Editorial Feature

Addressing Orphaned Wells: Technology Solutions and Environmental Initiatives

After an oil or natural gas well in the United States has run dry, operators are legally required to seal the well so that it does not release toxic chemicals into the air, water, or soil. Unfortunately, there are tens of thousands of uncapped, disused oil wells with no solvent owner of record. These are commonly referred to as “orphaned wells.”

orphan wells

Image Credit: Olya Detry/Shutterstock.com

Orphaned wells present substantial threats to humans and the environment. The chemicals they release can contribute to climate change, contaminate groundwater, and toxify soil. Some orphaned wells are underwater, which presents a whole other set of challenges and risks. Fortunately, several tools and initiatives are designed to address the issue of orphaned wells.

According to the nonprofit Environmental Defense Fund, more than two million inactive, unplugged wells in the United States, which includes orphaned wells, release methane with the greenhouse gas equivalent of 7 to 20 million metric tons per year of carbon dioxide. Unplugged wells can also seriously hamper real estate activities, with a report by the Pittsburgh Post-Gazette indicating half of the expected building development in areas near an unplugged well.

A Technical Approach to Locating and Monitoring Orphaned Wells

Emissions monitoring company ABB sells many of its products to oil and gas businesses to detect leaks. Through a collaboration with industrial equipment supplier Winn-Marion, ABB has recently launched a wide-ranging approach to identify, describe, and monitor orphaned wells based on ABB’s gas leak and flow detection products, which are widely used in thousands of industrial plants around the globe.

ABB’s technology in this area has been fully audited by the federal Bureau of Land Management, which makes it well-qualified to address the issue of orphaned wells.

Vehicles, drone, or human investigators take high-sensitivity analyzers from ABB into the field to locate orphaned wells. These analyzers can detect methane emissions as low as 1 part per billion (ppb), with flows as low as 180 kg/h.

Measurements are tracked and logged on system computers. This methodology is based on ABB’s cost-effective SensyMaster technology that offers accurate and dynamic flow measurements of gases under low and medium pressures.

This industry-standard hardware combines thermal sensors with exceptional stability for superior performance and dependability.

The system software provides the capability to modify parameters and create novel applications. Even after a well is plugged, the technology can continue monitoring methane emissions.

The Well Done Foundation is a nonprofit using this technology from ABB to plug orphan oil and gas wells, then continue to monitor them for greenhouse gas emissions.

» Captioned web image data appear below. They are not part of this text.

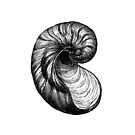 SHELL SEASHELL SHELLS VINTAGE ANTIQUE SCIENTIFIC ILLUSTRATION OCEAN BEACH by MyHandmadeSigns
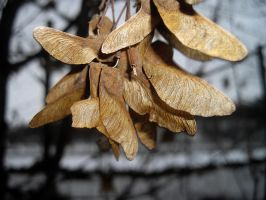Maple Seeds by lsalsa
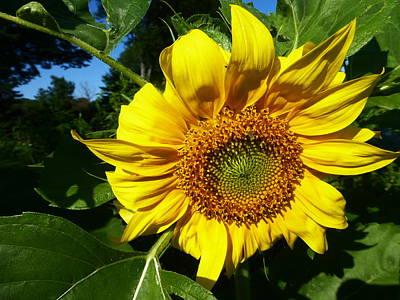 Fushia Photograph - Sunflower 2015 13 by Tina M Wenger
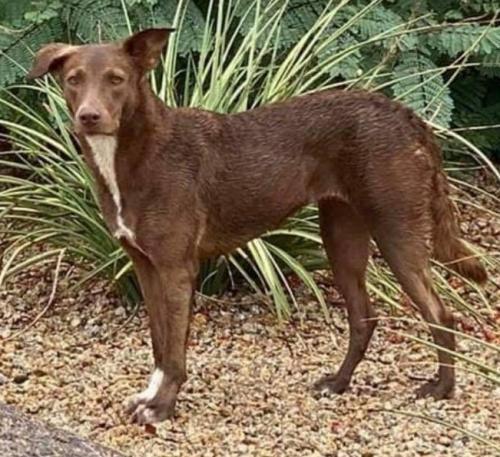 Found/Stray Female Dog last seen E Balsam Ave, Mesa , Mesa, AZ 85208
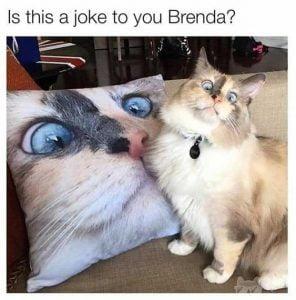 Cat pulls a funny face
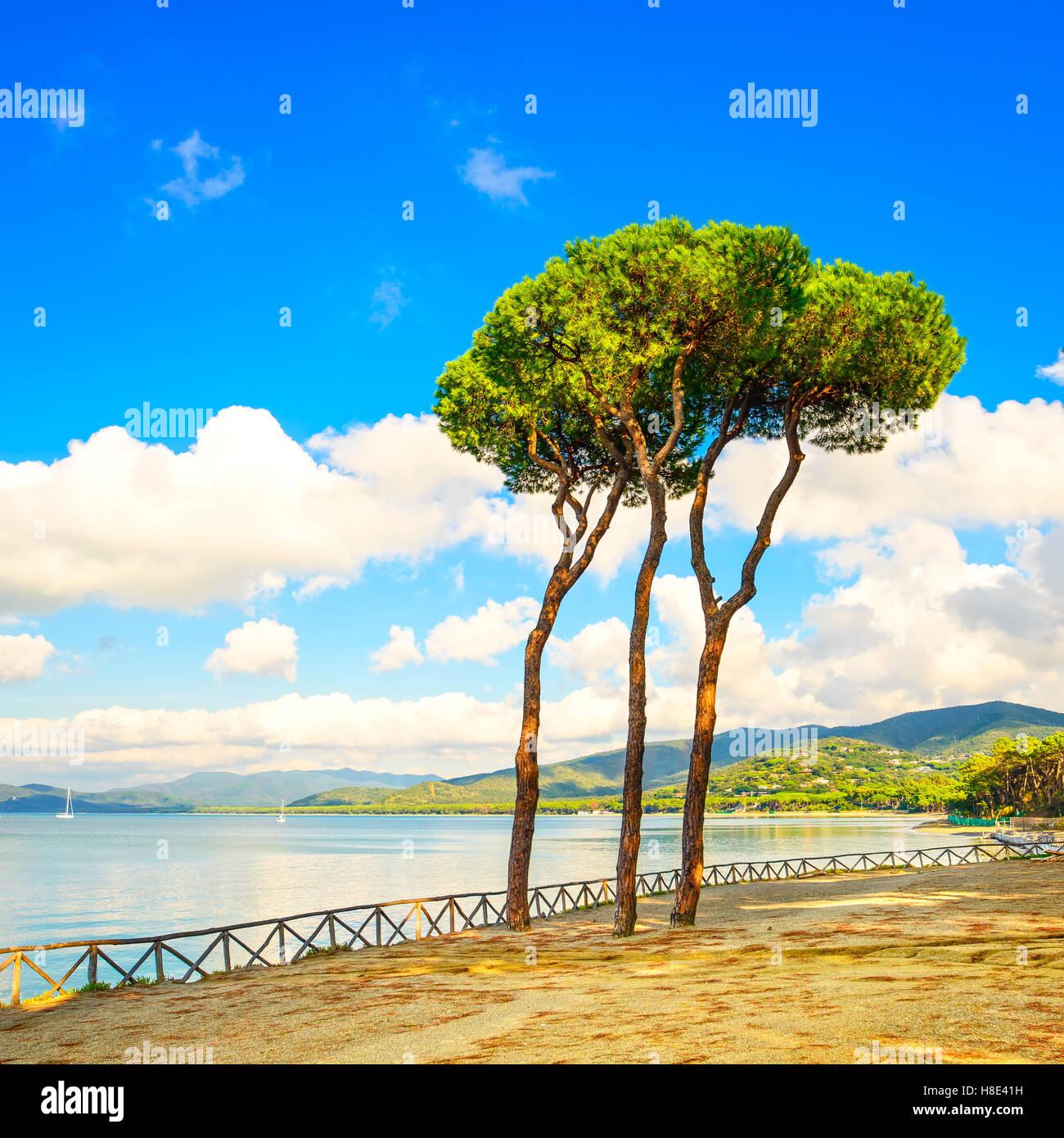 Pino gruppo sulla spiaggia e baia mare sullo sfondo. Punta Ala, Toscana, Italia Immagini Stock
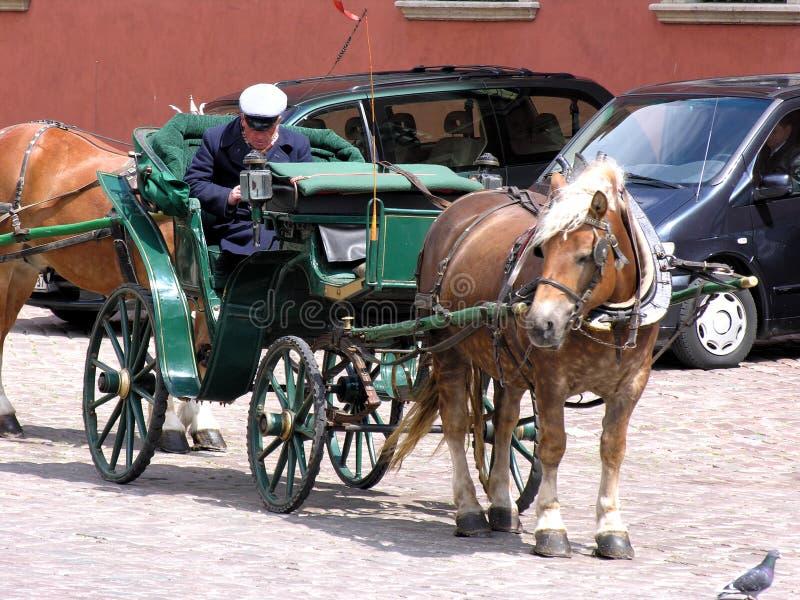 лошадь экипажа стоковые изображения rf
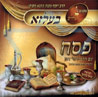 Passover by Rabbi Yermie Damen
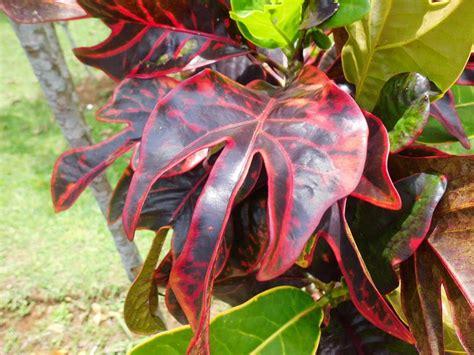 tanaman daun puring 14 50 tanaman hias yang ada di berbagai negara satu jam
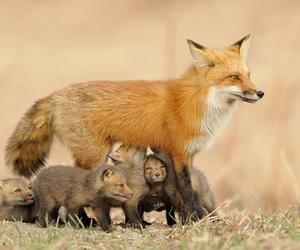 fox, animal, and cute animals image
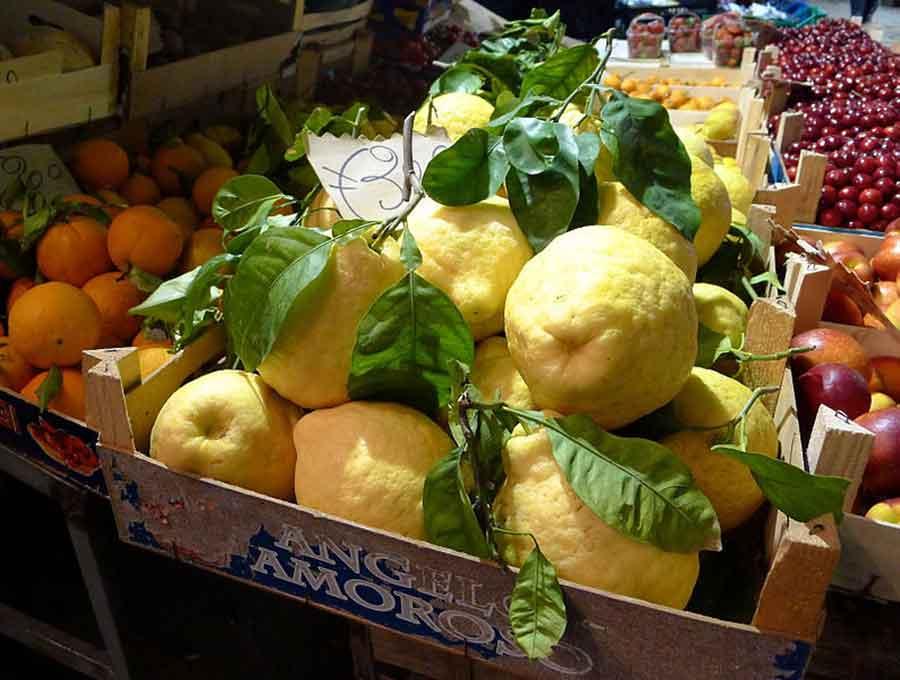 Limone gigante Limoncello
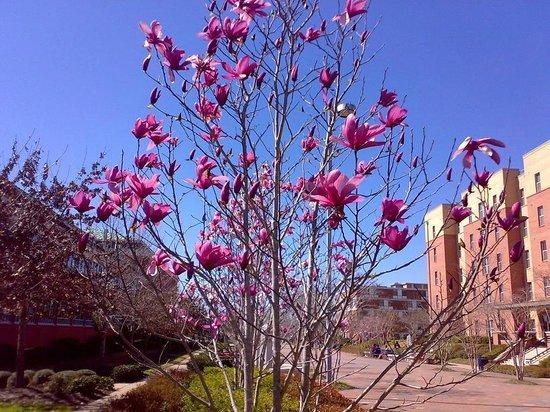 แจ็คสัน, มิซซิสซิปปี้: JSU -  uczelniane klimaty (w kwiatach)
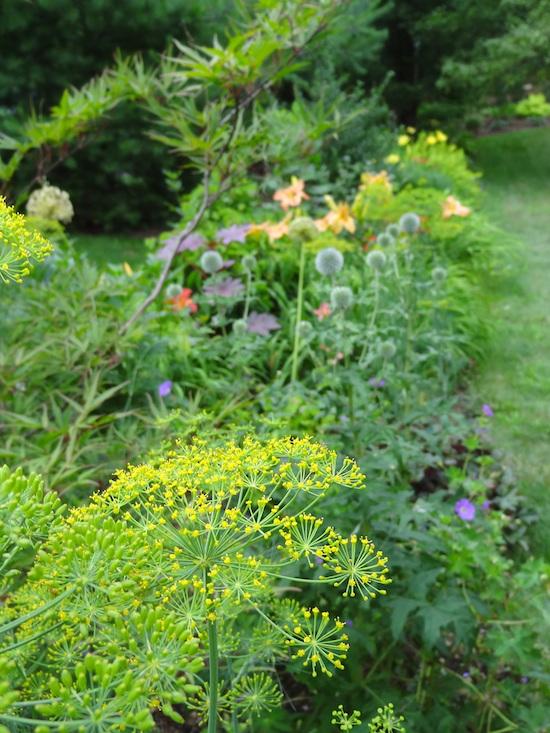umbel in garden design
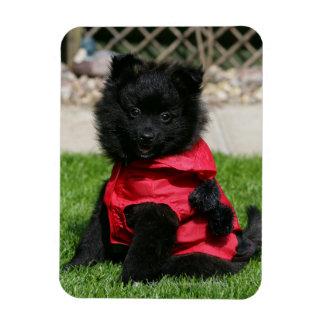 Perrito negro de Pomeranian que mira la cámara Imán Rectangular
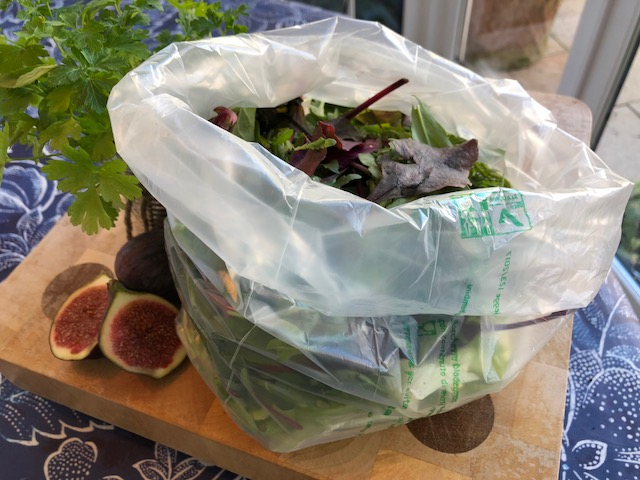 leaves in clear salad bag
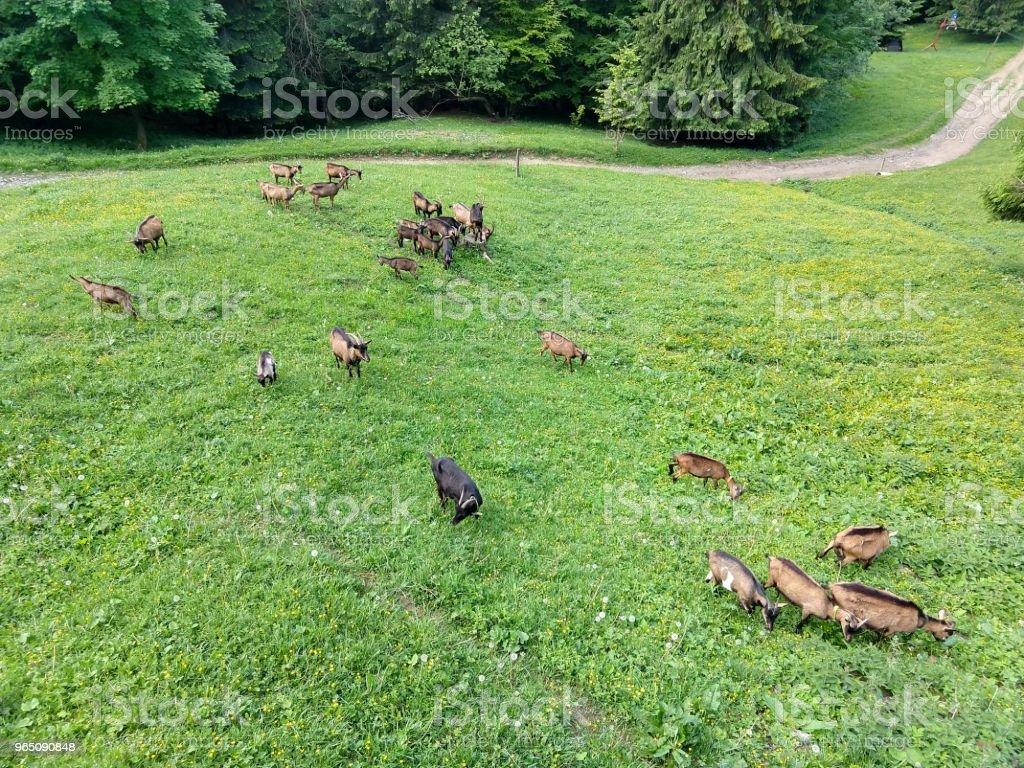 Goats on the hill. zbiór zdjęć royalty-free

The foundation began as a pilot project in northern Montana designed to develop a scalable model for plugging orphaned wells, and it has since expanded into many of the legacy oil states like Louisiana and Pennsylvania.

In the foundation’s recent Bear Run project, an undocumented orphaned natural gas well was found just 15 feet from an occupied mobile home.

After detecting that the well was leaking significant amounts of methane, the foundation worked with the landowner and the Pennsylvania Department of Environmental Protection to take responsibility for the well, and the well was plugged in February 2023.

Many research efforts have been measuring emissions from abandoned wells using technology from Thermo Fisher Scientific, such as the company’s MAX-iR FTIR Gas Analyzer.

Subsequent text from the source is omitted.